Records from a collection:
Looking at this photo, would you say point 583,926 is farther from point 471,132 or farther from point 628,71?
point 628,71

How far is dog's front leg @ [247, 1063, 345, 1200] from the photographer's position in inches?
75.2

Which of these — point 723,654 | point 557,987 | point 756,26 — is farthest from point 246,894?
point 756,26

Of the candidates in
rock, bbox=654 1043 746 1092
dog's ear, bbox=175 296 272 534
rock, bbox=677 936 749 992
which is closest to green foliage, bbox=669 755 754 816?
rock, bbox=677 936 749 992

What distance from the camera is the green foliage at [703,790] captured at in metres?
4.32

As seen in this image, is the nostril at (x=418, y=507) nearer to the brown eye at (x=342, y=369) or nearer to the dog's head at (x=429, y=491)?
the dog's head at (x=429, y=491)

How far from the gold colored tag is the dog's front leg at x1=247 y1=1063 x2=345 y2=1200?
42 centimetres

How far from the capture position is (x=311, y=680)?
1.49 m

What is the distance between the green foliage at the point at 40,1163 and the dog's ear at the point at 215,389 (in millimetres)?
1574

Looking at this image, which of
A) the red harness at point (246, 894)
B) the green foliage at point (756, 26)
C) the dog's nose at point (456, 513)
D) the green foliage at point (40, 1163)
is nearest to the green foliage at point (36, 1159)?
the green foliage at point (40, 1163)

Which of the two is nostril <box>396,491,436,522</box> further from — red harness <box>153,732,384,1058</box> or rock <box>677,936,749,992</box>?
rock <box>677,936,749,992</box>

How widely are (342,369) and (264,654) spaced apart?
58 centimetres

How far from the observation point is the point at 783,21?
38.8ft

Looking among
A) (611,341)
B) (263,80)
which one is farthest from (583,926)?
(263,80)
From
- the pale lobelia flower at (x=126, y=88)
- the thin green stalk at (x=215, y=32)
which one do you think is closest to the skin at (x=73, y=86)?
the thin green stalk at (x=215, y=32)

## Task details
Exactly reproduce every line of the data above.

## Finished answer
Looking at this photo, would you say point 583,926 is farther from point 471,132 or farther from point 628,71?
point 628,71

How far is dog's front leg @ [247, 1063, 345, 1200] from the photographer's position in inches?
75.2

Which of these — point 723,654 | point 557,987 | point 756,26 — is farthest from point 246,894?
point 756,26

Of the candidates in
rock, bbox=654 1043 746 1092
dog's ear, bbox=175 296 272 534
rock, bbox=677 936 749 992
which is closest to green foliage, bbox=669 755 754 816?
rock, bbox=677 936 749 992

What distance from the camera is the green foliage at [703,790] captured at in metres?
4.32

As seen in this image, is the nostril at (x=418, y=507) nearer to the brown eye at (x=342, y=369) or nearer to the dog's head at (x=429, y=491)?
the dog's head at (x=429, y=491)

How far from the gold colored tag is the dog's front leg at x1=247 y1=1063 x2=345 y2=1200?
42 centimetres

How far from the capture position is (x=311, y=680)?
1.49 m

What is the distance between the green foliage at the point at 40,1163 and the dog's ear at the point at 215,389 (in millimetres)?
1574

Looking at this image, which of
A) the red harness at point (246, 894)
B) the green foliage at point (756, 26)
C) the dog's nose at point (456, 513)
D) the green foliage at point (40, 1163)
is nearest to the green foliage at point (36, 1159)?
the green foliage at point (40, 1163)

Which of the two is nostril <box>396,491,436,522</box> further from — red harness <box>153,732,384,1058</box> or rock <box>677,936,749,992</box>?
rock <box>677,936,749,992</box>

How widely are (342,369) and (264,654) spaced apart?
58 centimetres

How far from the observation point is the point at 783,21?
38.8ft

Looking among
A) (611,341)
B) (263,80)
which one is farthest from (583,926)?
(263,80)
From
- the pale lobelia flower at (x=126, y=88)
- the thin green stalk at (x=215, y=32)
which one do you think is closest to the skin at (x=73, y=86)?
the thin green stalk at (x=215, y=32)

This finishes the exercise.